O texto aprovado pelos deputados busca garantir direito de defesa e análise técnica individualizada antes da aplicação de sanções ambientais, evitando que produtores sejam penalizados apenas por apontamentos remotos realizados por sistemas de monitoramento.

A proposta surge em meio às discussões envolvendo o uso de dados do PRODES, sistema de monitoramento do Instituto Nacional de Pesquisas Espaciais (INPE), que passará a ser utilizado pelos bancos como critério para liberação de financiamentos rurais. Pela regulamentação prevista, áreas identificadas com supressão de vegetação nativa após julho de 2019 poderão enfrentar bloqueios de crédito até que a situação ambiental seja comprovadamente regularizada.

A medida provocou forte reação do setor produtivo, principalmente em Mato Grosso, estado que lidera a produção agropecuária nacional e depende diretamente do crédito rural para custeio, investimento e expansão da produção.

O empresário do agronegócio e pré-candidato a primeiro suplente ao Senado por Mato Grosso na chapa de José Medeiros, Odílio Balbinotti Filho, afirmou que o projeto representa um avanço importante para garantir segurança jurídica ao produtor rural.

Segundo ele, o monitoramento ambiental é necessário, mas não pode substituir fiscalização presencial, análise técnica detalhada e direito ao contraditório.

“O produtor brasileiro não pode ser condenado apenas por uma imagem de satélite, sem fiscalização presencial, sem análise técnica e sem direito de defesa. Monitoramento é importante, mas não pode substituir o devido processo legal”, afirmou.

O texto aprovado mantém a possibilidade de fiscalização ambiental e aplicação de medidas cautelares em casos de irregularidades comprovadas. No entanto, impede que propriedades rurais sejam automaticamente embargadas ou sofram restrições apenas por apontamentos gerados por sistemas remotos, sem confirmação técnica individualizada.

Durante a votação, parlamentares ligados à Frente Parlamentar da Agropecuária defenderam que produtores vinham enfrentando restrições severas sem oportunidade prévia de esclarecimento ou defesa administrativa.

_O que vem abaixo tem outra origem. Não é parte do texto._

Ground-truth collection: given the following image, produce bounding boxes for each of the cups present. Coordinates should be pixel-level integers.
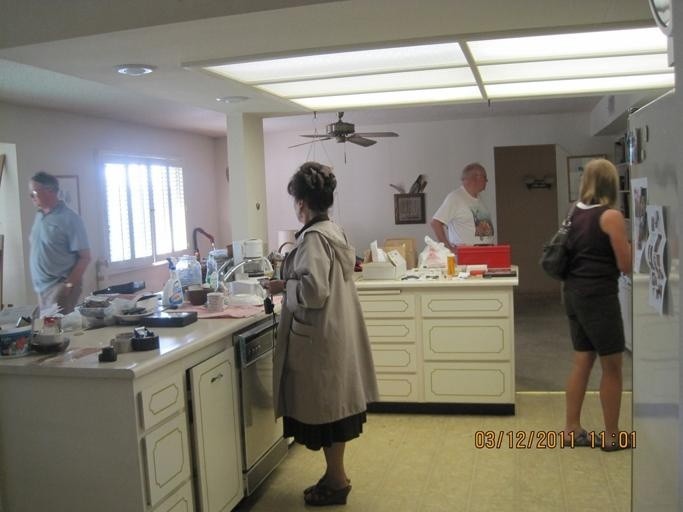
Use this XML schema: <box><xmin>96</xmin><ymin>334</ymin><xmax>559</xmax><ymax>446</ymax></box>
<box><xmin>207</xmin><ymin>292</ymin><xmax>230</xmax><ymax>313</ymax></box>
<box><xmin>31</xmin><ymin>329</ymin><xmax>64</xmax><ymax>346</ymax></box>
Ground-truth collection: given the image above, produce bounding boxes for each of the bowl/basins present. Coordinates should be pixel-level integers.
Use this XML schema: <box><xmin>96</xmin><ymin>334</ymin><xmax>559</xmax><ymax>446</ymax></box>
<box><xmin>184</xmin><ymin>290</ymin><xmax>207</xmax><ymax>305</ymax></box>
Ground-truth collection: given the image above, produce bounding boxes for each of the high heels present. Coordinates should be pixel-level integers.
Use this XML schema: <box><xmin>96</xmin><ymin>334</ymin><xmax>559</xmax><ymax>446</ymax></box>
<box><xmin>304</xmin><ymin>474</ymin><xmax>352</xmax><ymax>505</ymax></box>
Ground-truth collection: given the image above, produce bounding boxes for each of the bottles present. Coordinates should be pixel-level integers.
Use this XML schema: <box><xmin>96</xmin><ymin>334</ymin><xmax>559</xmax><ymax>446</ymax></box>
<box><xmin>206</xmin><ymin>254</ymin><xmax>218</xmax><ymax>291</ymax></box>
<box><xmin>447</xmin><ymin>255</ymin><xmax>455</xmax><ymax>275</ymax></box>
<box><xmin>176</xmin><ymin>255</ymin><xmax>202</xmax><ymax>288</ymax></box>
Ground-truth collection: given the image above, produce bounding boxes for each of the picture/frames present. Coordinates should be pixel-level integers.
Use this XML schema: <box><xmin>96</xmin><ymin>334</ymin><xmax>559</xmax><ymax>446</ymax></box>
<box><xmin>54</xmin><ymin>175</ymin><xmax>81</xmax><ymax>216</ymax></box>
<box><xmin>566</xmin><ymin>154</ymin><xmax>607</xmax><ymax>203</ymax></box>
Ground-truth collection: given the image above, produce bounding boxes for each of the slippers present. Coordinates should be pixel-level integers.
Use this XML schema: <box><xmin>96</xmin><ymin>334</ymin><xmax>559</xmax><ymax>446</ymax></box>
<box><xmin>563</xmin><ymin>430</ymin><xmax>601</xmax><ymax>446</ymax></box>
<box><xmin>601</xmin><ymin>431</ymin><xmax>632</xmax><ymax>451</ymax></box>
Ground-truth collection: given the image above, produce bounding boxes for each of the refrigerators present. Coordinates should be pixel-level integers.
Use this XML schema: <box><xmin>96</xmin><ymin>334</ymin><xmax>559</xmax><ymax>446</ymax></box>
<box><xmin>628</xmin><ymin>88</ymin><xmax>683</xmax><ymax>512</ymax></box>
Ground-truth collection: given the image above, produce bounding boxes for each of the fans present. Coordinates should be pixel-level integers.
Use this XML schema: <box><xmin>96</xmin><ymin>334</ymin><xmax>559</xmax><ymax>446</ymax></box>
<box><xmin>287</xmin><ymin>110</ymin><xmax>400</xmax><ymax>166</ymax></box>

Para representantes do setor, alertas emitidos pelo PRODES não equivalem automaticamente à comprovação de crime ambiental. Produtores argumentam que divergências envolvendo Cadastro Ambiental Rural (CAR), áreas autorizadas para supressão vegetal, queimadas acidentais e falhas geoespaciais podem gerar apontamentos equivocados.

Odílio Balbinotti afirmou que o debate precisa encontrar equilíbrio entre preservação ambiental e proteção jurídica de quem produz.

“O agro brasileiro sempre defendeu responsabilidade ambiental. O que não pode acontecer é o produtor regular enfrentar bloqueio de crédito, embargo ou insegurança apenas por divergência técnica de sistema. Pelo satélite não tem como saber se existe licença ambiental, se houve danos naturais. O correto seria notificar o produtor diante de qualquer suspeita, não penalizá-lo sem verificação prévia”, declarou.

A proposta segue agora para análise do Senado Federal. Caso seja aprovada sem alterações, o texto será encaminhado para sanção presidencial.